Das Headset Engage 55 von Jabra macht seinen Anspruch auf Professionalität schon dadurch geltend, dass es drahtlos über DECT statt Bluetooth kommuniziert. Wie professionell ist es sonst?
Mit einem Listenpreis von 341 Euro gehört das Jabra Engage 55 zu den teureren Headsets, die für Telefonie- und Konferenz-Anwendungen optimiert sind.
Genaugenommen müsste das getestete Headset noch den Namenszusatz „Stereo“ bekommen, denn neben ihm gibt es auch ein Engage 55 Mono und ein Engage 55 Convertible. Diese beiden Varianten haben je nur eine Ohrmuschel. Das andere Ohr bleibt auch bei aufgezogenem Headset frei. Das erleichtert den Wechsel zwischen direkter und elektronischer Kommunikation und bietet dem gerade nicht für Telefonate genutztem Ohr willkommene Kühlung.
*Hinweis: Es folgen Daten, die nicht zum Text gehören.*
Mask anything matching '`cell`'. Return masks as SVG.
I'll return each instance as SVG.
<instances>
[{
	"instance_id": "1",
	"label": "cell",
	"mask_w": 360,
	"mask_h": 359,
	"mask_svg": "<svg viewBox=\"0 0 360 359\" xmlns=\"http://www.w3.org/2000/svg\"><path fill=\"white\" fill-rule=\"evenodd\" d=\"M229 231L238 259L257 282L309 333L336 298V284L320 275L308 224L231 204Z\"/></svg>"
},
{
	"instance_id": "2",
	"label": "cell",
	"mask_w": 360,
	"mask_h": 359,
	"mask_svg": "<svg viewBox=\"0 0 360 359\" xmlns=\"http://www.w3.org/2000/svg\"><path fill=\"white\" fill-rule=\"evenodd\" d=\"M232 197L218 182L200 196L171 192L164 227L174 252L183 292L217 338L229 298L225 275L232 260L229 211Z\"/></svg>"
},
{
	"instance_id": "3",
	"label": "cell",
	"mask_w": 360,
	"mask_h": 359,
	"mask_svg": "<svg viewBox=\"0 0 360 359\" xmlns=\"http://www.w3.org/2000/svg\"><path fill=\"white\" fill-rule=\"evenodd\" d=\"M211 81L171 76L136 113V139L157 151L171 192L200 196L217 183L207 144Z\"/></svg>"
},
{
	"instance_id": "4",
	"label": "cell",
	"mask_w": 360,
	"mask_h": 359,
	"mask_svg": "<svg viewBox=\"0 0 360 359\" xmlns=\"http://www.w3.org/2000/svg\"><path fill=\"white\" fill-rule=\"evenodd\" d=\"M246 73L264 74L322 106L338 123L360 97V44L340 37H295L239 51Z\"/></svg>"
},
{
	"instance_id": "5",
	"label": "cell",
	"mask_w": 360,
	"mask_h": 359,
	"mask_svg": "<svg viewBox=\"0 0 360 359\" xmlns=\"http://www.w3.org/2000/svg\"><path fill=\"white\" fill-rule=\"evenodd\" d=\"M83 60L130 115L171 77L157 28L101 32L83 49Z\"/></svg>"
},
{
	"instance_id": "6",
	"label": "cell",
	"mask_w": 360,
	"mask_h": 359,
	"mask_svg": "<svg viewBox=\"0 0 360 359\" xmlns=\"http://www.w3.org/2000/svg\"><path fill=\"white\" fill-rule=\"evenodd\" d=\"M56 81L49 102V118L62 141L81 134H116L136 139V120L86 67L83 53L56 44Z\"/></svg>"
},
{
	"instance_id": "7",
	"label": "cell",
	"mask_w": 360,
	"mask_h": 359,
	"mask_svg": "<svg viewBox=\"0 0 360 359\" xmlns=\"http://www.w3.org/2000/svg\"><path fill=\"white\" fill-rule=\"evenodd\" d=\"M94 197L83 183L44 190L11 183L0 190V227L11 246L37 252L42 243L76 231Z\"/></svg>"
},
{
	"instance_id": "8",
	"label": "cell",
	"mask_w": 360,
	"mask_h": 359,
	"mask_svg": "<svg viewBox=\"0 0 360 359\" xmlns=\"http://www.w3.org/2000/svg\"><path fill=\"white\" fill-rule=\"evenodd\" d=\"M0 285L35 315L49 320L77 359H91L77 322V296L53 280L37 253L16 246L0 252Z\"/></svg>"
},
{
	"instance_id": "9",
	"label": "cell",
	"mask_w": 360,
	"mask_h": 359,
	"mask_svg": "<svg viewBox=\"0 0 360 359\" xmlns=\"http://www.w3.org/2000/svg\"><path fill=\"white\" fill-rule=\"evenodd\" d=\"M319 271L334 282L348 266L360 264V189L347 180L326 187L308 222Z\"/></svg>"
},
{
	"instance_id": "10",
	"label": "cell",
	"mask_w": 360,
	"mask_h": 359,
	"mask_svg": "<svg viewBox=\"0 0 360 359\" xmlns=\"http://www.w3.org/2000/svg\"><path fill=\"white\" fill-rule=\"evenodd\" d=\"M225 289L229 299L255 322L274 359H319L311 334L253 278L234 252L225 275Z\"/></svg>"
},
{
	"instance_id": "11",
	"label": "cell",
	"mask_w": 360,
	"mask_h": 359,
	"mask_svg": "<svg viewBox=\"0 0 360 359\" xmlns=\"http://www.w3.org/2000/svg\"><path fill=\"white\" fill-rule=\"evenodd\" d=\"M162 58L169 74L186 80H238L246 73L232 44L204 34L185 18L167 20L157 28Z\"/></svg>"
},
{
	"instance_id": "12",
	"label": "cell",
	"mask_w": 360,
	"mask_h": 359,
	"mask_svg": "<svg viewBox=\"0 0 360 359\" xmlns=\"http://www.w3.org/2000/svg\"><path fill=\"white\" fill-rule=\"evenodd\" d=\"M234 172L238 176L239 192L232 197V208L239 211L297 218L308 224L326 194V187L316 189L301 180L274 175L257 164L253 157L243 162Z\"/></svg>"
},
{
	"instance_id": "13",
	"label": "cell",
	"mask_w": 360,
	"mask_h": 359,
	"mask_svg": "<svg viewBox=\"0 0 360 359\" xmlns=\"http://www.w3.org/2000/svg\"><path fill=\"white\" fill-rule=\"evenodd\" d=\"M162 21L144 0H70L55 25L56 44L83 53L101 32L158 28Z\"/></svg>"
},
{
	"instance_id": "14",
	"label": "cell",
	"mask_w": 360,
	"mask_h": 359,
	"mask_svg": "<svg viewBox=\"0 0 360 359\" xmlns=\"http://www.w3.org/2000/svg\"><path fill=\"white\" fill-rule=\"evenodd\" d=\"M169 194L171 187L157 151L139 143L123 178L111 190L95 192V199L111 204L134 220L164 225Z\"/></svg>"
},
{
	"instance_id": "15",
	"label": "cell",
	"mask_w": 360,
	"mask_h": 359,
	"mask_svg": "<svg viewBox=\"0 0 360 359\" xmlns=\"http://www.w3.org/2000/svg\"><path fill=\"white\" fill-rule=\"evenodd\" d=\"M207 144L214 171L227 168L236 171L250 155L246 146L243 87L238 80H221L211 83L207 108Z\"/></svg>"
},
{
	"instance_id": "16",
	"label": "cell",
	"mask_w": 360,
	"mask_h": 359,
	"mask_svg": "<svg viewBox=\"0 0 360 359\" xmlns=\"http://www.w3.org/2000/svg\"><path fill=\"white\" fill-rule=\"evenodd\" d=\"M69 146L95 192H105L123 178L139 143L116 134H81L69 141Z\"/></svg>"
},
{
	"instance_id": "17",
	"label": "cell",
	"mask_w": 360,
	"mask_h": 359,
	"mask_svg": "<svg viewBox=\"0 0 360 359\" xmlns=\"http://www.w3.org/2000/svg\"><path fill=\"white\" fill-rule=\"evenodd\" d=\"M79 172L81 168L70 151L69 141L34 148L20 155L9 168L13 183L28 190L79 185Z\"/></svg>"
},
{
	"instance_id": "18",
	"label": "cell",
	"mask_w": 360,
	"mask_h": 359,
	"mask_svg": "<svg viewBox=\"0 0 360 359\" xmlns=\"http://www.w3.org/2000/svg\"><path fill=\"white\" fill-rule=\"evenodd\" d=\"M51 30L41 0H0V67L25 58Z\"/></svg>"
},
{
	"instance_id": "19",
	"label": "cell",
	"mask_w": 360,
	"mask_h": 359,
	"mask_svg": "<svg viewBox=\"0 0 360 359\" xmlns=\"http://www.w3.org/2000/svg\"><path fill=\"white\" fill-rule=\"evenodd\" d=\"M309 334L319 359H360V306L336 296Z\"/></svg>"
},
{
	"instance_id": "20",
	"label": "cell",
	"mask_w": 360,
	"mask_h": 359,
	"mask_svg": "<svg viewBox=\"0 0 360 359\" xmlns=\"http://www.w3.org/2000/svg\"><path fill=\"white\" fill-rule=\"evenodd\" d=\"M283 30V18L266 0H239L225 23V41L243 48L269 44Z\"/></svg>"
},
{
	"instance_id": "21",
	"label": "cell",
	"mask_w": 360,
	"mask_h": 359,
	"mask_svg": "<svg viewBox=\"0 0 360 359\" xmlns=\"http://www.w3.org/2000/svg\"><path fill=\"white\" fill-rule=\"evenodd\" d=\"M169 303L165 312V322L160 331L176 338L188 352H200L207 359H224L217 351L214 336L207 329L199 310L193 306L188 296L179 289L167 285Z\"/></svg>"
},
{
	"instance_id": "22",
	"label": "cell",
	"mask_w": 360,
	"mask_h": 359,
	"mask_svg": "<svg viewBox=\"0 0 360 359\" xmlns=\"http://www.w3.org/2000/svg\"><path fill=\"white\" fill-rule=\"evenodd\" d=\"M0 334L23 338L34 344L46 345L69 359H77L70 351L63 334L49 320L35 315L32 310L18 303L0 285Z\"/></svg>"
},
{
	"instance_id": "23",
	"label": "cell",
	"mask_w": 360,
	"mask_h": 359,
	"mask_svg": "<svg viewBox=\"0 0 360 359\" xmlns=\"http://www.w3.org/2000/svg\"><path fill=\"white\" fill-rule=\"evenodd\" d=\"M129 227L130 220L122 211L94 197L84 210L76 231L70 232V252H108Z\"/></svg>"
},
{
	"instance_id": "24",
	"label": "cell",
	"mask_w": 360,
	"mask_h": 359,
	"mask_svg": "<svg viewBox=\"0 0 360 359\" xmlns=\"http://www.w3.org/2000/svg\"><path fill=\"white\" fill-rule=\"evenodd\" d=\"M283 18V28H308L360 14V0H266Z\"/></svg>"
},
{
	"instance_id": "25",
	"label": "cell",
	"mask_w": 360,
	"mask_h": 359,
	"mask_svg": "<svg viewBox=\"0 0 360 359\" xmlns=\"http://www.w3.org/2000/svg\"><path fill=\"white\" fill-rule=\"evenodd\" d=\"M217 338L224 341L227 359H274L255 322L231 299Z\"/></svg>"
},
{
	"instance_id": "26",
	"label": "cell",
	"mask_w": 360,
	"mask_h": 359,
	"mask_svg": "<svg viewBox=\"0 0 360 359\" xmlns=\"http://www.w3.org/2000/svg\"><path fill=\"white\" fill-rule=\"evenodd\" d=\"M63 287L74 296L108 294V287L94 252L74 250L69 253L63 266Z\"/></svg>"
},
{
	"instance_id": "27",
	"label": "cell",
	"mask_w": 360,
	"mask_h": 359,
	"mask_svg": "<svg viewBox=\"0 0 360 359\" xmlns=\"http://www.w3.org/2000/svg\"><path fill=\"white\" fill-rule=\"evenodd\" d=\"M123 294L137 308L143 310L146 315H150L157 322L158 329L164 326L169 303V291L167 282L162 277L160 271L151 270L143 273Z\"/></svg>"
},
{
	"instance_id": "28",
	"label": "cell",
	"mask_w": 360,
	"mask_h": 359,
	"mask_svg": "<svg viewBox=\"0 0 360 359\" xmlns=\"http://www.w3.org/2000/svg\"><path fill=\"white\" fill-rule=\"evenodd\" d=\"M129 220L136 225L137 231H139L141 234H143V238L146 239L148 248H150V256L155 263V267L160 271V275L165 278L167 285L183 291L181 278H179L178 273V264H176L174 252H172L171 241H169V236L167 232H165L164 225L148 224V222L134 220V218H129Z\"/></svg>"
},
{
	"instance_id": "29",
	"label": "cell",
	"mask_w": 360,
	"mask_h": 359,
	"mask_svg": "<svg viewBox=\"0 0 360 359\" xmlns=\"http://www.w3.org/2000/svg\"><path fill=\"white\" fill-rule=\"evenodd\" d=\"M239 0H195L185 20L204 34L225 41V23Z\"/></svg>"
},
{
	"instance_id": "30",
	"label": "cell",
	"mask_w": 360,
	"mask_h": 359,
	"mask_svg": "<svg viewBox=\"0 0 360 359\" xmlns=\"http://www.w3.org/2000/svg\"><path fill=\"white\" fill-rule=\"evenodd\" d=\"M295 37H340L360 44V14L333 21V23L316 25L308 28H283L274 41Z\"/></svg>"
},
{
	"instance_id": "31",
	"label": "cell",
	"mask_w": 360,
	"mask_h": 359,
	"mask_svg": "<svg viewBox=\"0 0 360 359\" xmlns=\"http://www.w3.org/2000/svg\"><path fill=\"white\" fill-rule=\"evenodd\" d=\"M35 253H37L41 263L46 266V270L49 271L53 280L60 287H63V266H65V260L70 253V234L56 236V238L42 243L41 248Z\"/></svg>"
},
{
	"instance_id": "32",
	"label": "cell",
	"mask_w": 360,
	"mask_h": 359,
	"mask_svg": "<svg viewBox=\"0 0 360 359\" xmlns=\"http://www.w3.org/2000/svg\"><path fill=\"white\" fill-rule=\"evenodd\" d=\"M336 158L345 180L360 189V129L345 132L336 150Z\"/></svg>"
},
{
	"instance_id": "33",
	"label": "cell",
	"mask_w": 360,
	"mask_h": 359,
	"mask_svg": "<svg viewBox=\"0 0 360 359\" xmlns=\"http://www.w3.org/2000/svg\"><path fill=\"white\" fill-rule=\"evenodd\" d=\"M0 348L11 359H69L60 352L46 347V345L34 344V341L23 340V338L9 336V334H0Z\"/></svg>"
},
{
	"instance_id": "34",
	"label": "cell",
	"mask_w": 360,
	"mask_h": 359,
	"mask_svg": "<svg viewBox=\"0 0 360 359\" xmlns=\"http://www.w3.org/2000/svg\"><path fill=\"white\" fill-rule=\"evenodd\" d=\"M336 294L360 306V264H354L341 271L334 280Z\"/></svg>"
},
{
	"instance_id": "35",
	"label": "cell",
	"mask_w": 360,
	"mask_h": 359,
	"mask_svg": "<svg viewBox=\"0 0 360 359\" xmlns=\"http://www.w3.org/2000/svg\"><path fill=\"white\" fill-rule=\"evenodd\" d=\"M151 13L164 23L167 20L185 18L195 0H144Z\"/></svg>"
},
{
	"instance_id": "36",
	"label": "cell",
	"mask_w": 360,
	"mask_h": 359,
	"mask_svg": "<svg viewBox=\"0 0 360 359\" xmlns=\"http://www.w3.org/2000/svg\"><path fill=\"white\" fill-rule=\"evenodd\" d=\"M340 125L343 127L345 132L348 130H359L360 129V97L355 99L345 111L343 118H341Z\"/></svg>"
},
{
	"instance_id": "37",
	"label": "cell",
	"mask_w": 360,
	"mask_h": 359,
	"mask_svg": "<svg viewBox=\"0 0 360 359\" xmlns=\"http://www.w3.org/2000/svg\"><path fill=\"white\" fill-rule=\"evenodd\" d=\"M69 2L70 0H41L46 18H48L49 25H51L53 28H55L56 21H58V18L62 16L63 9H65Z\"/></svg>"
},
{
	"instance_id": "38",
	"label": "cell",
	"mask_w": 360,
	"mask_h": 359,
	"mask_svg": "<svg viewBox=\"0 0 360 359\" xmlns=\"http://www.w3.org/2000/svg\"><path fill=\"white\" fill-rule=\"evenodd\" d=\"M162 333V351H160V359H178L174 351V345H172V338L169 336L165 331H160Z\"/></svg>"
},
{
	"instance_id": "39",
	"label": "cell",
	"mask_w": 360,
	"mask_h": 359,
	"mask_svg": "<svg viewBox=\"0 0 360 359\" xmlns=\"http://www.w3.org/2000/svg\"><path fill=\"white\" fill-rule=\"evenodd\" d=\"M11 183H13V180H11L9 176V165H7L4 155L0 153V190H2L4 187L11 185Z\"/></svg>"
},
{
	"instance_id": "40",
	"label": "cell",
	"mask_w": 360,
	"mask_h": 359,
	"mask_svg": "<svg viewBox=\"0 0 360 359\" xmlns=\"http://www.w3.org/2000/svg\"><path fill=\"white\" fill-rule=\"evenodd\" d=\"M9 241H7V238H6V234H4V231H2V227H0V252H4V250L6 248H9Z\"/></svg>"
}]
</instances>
Die Seite der Ohrmuschel kann durch Drehen des Mikrofonbügels gewechselt werden. Beim Tragen wird das Engage Mono von einem Überkopfbügel gehalten, optional ist auch ein Nackenbügel erhältlich. Das Convertible, Nomen est Omen, bietet wahlweise Ohrhaken, Überkopf- oder Nackenbügel. Das Jabra Engage 55 Stereo setzt auf einen Überkopfbügel und eignet sich auch für die üblicherweise bei Kopfhörern zweikanalige Medienwiedergabe.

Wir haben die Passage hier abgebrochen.